Karakteristik keluarga
- Usia
Usia berkaitan dengan tingkat
kedewasaan atau maturitas keluarga yang dimaksud adalah tingkat kedewasaan
tekhnik yang dikaitkan dengan melaksanakan tugas-tugas tekhnis dan pengalaman
dalam membuat suatu keputusan maupun kedewasaan psikologis. Siagian (1995) mengatakan semakin lama orang berumahtangga,
kedewasaan tekhnisnya semakin meningkat, demikian pula kedewasaan
psikologisnya, semakin usia lanjut seseorang maka diharapkan semakin mampu
menunjukan kematangan jiwa.
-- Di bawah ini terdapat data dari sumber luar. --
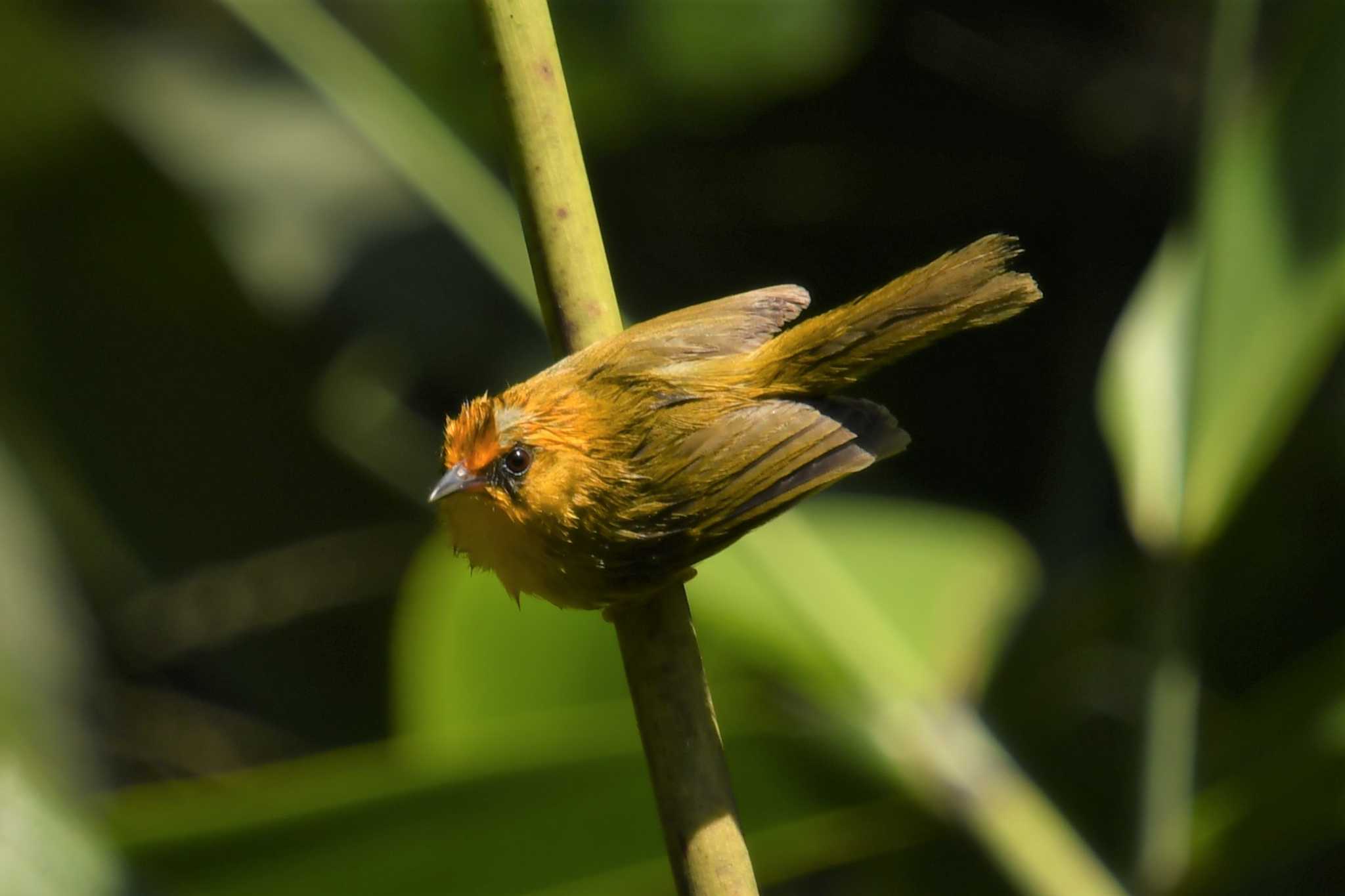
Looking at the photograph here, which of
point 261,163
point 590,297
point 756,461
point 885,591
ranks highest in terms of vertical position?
point 590,297

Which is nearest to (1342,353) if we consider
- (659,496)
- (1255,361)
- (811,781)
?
(1255,361)

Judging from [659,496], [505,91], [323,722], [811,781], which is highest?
[505,91]

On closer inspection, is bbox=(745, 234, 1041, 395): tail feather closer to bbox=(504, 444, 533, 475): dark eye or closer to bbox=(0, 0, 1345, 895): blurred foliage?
bbox=(504, 444, 533, 475): dark eye

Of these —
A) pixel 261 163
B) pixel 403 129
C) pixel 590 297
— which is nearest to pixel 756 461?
pixel 590 297

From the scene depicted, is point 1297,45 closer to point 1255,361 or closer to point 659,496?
point 1255,361

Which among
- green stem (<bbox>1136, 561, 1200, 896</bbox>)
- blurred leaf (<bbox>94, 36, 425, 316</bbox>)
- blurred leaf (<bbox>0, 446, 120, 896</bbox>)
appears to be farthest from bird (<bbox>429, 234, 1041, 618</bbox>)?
blurred leaf (<bbox>94, 36, 425, 316</bbox>)

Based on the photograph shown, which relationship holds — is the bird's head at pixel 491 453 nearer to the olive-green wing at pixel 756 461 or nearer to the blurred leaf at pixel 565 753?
the olive-green wing at pixel 756 461

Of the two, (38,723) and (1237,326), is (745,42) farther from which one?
(38,723)
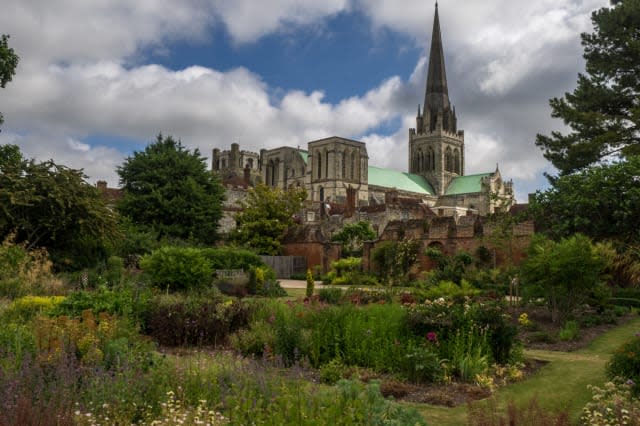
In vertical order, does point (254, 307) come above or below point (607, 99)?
below

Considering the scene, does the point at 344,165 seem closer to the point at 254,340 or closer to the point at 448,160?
the point at 448,160

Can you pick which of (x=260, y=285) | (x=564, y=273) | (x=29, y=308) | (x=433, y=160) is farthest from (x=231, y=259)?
(x=433, y=160)

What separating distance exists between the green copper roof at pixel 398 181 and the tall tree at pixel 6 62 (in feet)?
286

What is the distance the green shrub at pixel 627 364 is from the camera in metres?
6.92

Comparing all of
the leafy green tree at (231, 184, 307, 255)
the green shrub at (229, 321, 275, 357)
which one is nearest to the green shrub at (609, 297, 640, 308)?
the green shrub at (229, 321, 275, 357)

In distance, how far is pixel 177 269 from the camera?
18.2m

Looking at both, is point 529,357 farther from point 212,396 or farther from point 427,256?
point 427,256

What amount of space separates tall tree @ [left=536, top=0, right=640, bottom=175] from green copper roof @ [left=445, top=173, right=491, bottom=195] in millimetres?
82458

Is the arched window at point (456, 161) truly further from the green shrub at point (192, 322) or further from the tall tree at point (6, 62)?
A: the green shrub at point (192, 322)

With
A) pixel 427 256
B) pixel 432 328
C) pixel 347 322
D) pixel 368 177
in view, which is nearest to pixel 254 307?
pixel 347 322

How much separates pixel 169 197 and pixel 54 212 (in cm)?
1414

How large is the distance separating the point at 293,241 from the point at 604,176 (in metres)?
22.0

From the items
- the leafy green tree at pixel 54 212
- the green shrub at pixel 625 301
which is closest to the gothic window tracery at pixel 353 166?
the leafy green tree at pixel 54 212

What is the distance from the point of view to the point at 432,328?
8672 millimetres
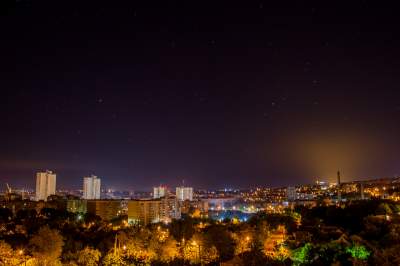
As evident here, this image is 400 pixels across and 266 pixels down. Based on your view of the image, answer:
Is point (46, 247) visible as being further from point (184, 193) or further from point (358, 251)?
point (184, 193)

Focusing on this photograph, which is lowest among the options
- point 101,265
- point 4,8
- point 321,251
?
point 101,265

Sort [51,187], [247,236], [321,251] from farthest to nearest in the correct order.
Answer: [51,187], [247,236], [321,251]

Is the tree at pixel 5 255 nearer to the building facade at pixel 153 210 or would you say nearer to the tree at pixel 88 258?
the tree at pixel 88 258

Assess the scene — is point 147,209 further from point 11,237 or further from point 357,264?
point 357,264

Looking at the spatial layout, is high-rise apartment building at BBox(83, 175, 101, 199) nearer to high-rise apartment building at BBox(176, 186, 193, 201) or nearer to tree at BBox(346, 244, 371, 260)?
high-rise apartment building at BBox(176, 186, 193, 201)

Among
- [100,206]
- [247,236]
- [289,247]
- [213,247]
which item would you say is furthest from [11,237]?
[100,206]

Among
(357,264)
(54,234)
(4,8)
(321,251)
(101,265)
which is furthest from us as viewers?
(54,234)

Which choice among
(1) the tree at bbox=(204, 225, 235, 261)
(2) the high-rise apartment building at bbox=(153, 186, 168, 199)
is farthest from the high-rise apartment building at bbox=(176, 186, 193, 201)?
(1) the tree at bbox=(204, 225, 235, 261)

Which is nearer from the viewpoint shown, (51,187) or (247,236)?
(247,236)

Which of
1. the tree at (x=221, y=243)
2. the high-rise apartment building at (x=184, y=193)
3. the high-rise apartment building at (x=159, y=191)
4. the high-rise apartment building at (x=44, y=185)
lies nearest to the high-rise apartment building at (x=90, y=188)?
the high-rise apartment building at (x=44, y=185)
Usia yang makin tinggi dapat menimbulkan kemampuan
seseorang mengambil keputusan semakin bijaksana, semakin mampu berfikir secara
rasional, semakin mampu mengendalikan emosi dan semakin bijaksana terhadap
pandangan orang lain.
- Pendidikan
Pendidikan merupakan salah satu karakteristik demografi yang penting
dipertimbangkan karena dapat mempengaruhi persepsi seseorang tentang
pelaksanaan pengambilan keputusan. Siagian (2002) mengemukakan bahwa semakin
tinggi pendidikan seseorang maka semakin besar keinginan memanfaatkan
pengetahuan dan keterampilannya untuk melaksanakan pengambilan keputusan.
- Pekerjaan.
Pekerjaan ibu
yang diduga berperan dalam kaitannya pada pengambilan keputusan mengenai
kesehatan reproduksi. Seorang ibu yang bekerja diluar rumah, akan tersita
waktunya dalam memberikan suatu pandangan mengenai kesehatan reproduksinya
kepada suami, sehingga suami menjadi tidak tahu akan kebutuhan kesehatan
reproduksinya. Ibu yang bekerja biasanya
memeiliki penghargaan yang lebih besar disbanding yang tidak bekerja sehingga
mendapatkan peluang lebih besar untuk mengambil keputusan tentang kesehatan
reproduksinya. Ibu bekerja biasanya wawasan berfikirnya luas karena pergaulan
dalam lingkungan pekerjaannya bila dibandingkan dengan ibu rumah tangga.